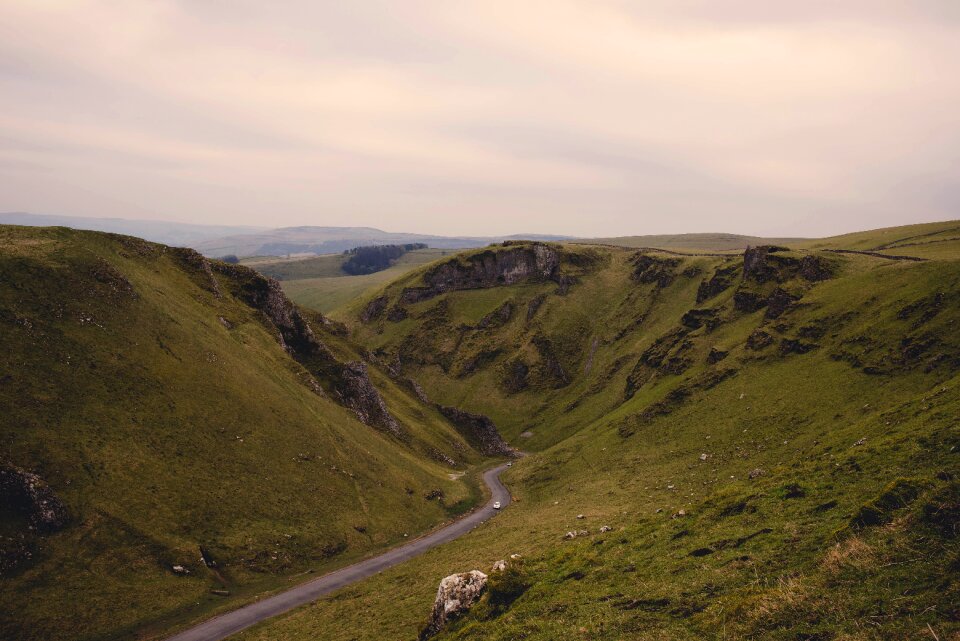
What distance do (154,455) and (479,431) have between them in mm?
...
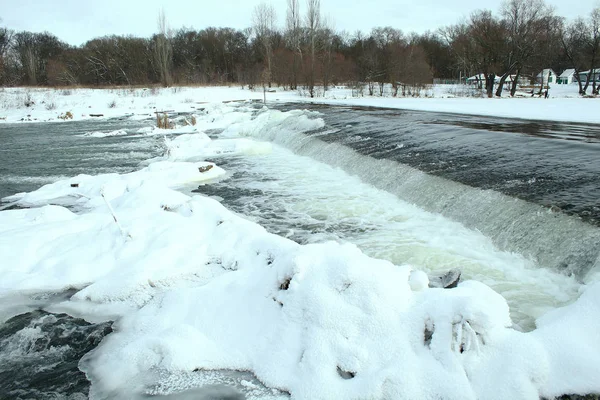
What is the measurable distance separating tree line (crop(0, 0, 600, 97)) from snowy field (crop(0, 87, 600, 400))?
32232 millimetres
--
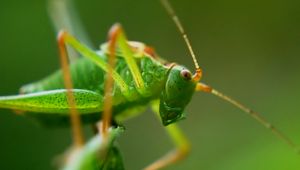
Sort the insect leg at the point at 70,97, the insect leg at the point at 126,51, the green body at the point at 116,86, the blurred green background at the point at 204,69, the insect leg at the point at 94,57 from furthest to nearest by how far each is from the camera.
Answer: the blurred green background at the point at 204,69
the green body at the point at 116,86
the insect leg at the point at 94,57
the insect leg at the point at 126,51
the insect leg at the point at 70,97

Direction: Locate every line in the records that contains the string "from" with matching capitalization, and copy each of those lines out in full.

Result:
What is the measurable distance separating tree line (crop(0, 0, 600, 97)) from snowy field (crop(0, 87, 600, 400))?
Sort the insect leg at the point at 70,97, the insect leg at the point at 126,51, the green body at the point at 116,86, the blurred green background at the point at 204,69, the insect leg at the point at 94,57 from furthest to nearest by how far each is from the camera.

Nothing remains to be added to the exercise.